Mechanical landscape

WINNER OF A 2021 CANADIAN STUDENT IN ARCHITECT AWARD
This project proposes a reflection on the reuse of abandoned offshore oil platforms, as well as a well-developed architectural solution at different scales of experience. The duality between industrial and natural landscapes – as well as the potential of a repeated typology for the rehabilitation of this type of infrastructure – are topics of particular relevance in our time when we are abandoning fossil fuels and leaving behind the infrastructure of this kind. extraction. -Jury comment
Fact 1: Hundreds of the approximately 1,862 oil rigs in the Gulf of Mexico have been abandoned. Second fact: Between 1932 and 2020, Louisiana has lost 5,000 km2 of coastal farmland. Idea: move and consolidate some of the abandoned platforms off the coast of Louisiana and reuse them as food production centers and experimental islands in a place where previously cultivated land has eroded into the sea.
The mechanical landscape thesis considers the transformation of structures designed to extract the natural resource of petroleum into islands that simultaneously produce a wide range of crops and boost the economy by offering a range of new destinations for day visitors. Floating platforms are moved, anchored and, in some cases, stacked; in others, the juxtaposition of several shells creates larger surfaces. Three “islands” are established nearby: one for mariculture and one for agriculture, with a desalination plant located between them and serving both.

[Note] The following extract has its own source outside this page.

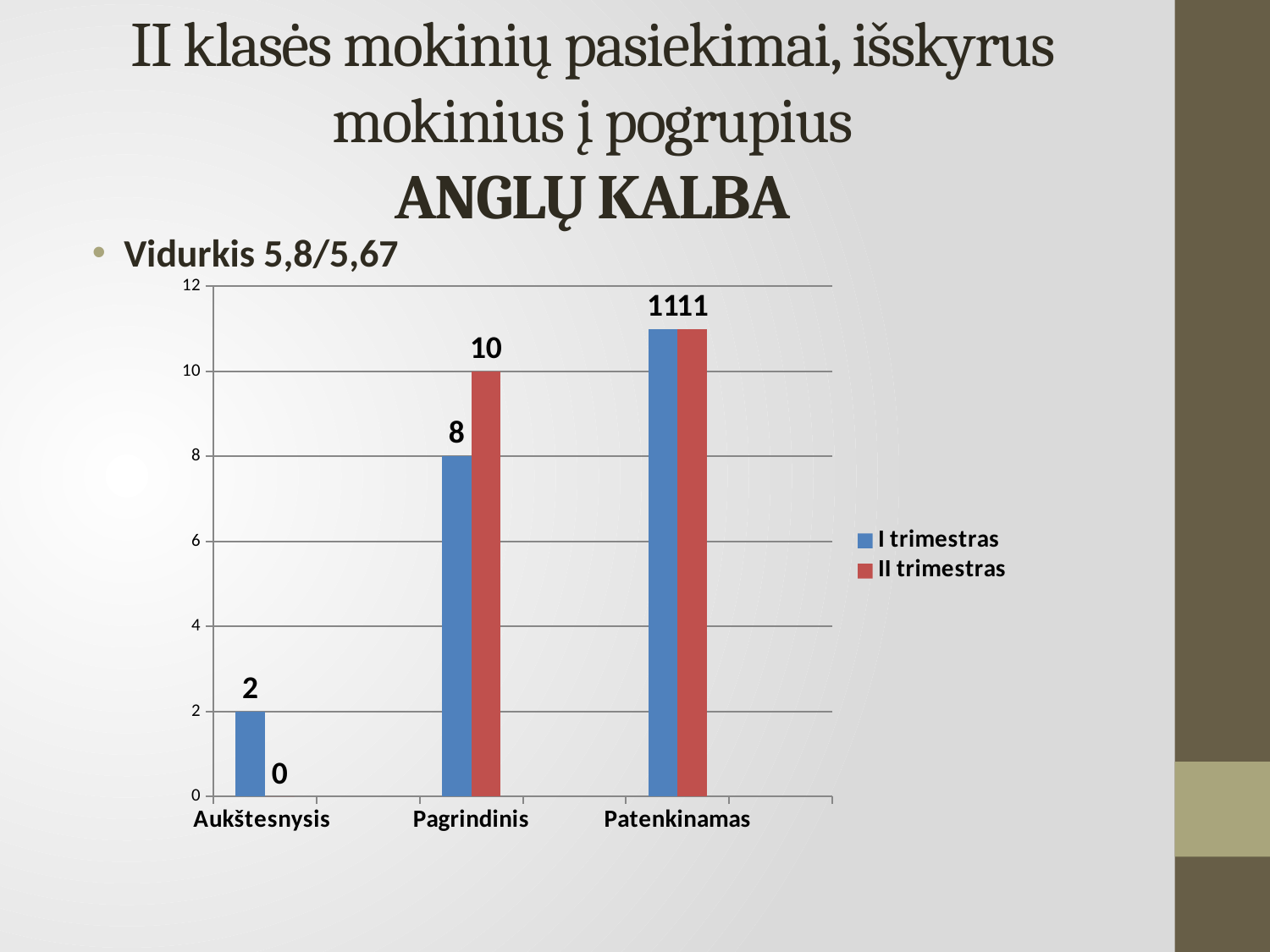
How many categories are shown on the x axis? 3 Which category has the highest value in the II trimestras series? Patenkinamas Which is larger for Pagrindinis: the I trimestras value or the II trimestras value? II trimestras What is the value for Aukštesnysis in the I trimestras series? 2 What kind of chart is shown on the slide? bar chart What is the difference between the II trimestras and I trimestras values for Pagrindinis? 2 How many series does the legend list? 2 What is the value for Patenkinamas in the I trimestras series? 11 Which category has the lowest value in the I trimestras series? Aukštesnysis What is the value for Aukštesnysis in the II trimestras series? 0 What is the value for Pagrindinis in the I trimestras series? 8 What is the value for Pagrindinis in the II trimestras series? 10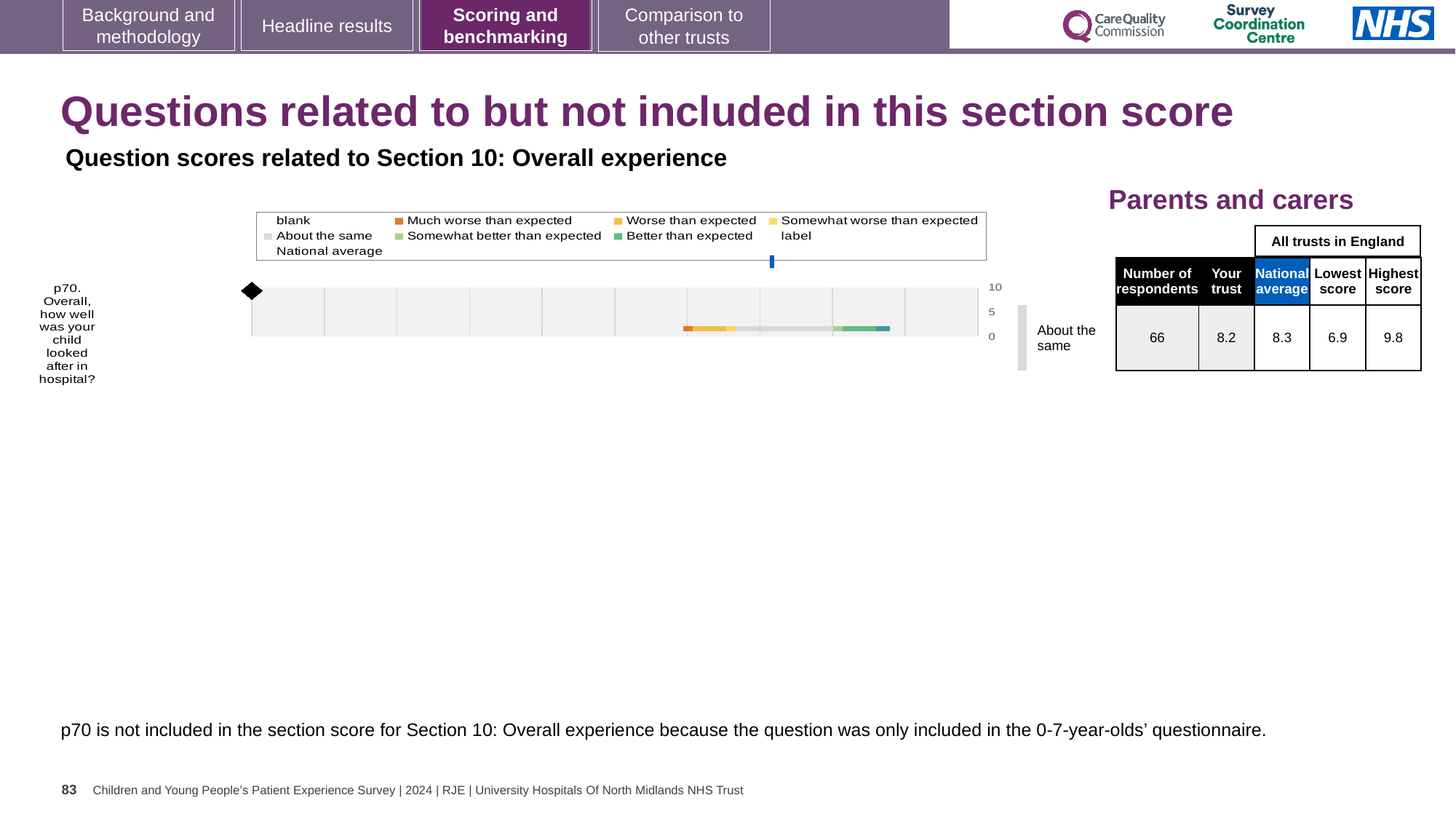
How many questions are plotted in the chart? 1 What is the national average score for p70? 8.3 What is the difference between the highest score and the lowest score for p70? 2.9 How many respondents answered p70? 66 Which question is plotted in the chart? p70. Overall, how well was your child looked after in hospital? What type of chart is used to show the p70 result? bar chart What is the highest score among all trusts in England for p70? 9.8 Which is larger for p70, the 'Your trust' score or the national average? national average Which legend entry is shown in orange? Much worse than expected What is the lowest score among all trusts in England for p70? 6.9 What is the 'Your trust' score for p70 in the Parents and carers table? 8.2 What benchmark category is shown next to the bar for p70? About the same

Agricultural operations at Maricultural Island include an algae development pond, rice cultivation, and fish hatchery, with a chute for releasing mature fish into the sea. At a lower level, tourists can purchase produce. fresh from the sea at a market and visit a diving pool before re-boarding the ship that transported them to this destination.

The agricultural highlands, the second island, has two levels in the shape of a plateau, with programming areas for intensive cultivation as well as a seasonal market, kitchen and food processing area on the bottom and passive market gardening on the bottom. the bridge above. The laboratories are concentrated on smaller platforms raised and offset from the market garden fields.
The third island, the desalination plant, offers visitors an opportunity to do more than just look at the labs and machines: its upper deck houses gardens of fruit trees and an outdoor swimming pool with stunning views.
In her thesis, Tyana Laroche describes abandoned oil platforms as “marine carcasses” and resists the idea that these megastructures deserve the “revaluation” of being able to deteriorate into offshore industrial ruins. Far better to transform them into more positive models of production, consumption and distribution, without resorting to design to mask their environmentally problematic past lives. The mechanical landscape, she writes, is “a condensation of layers in constant relation to each other, formalizing a balance between life, death and rebirth of a neglected structure.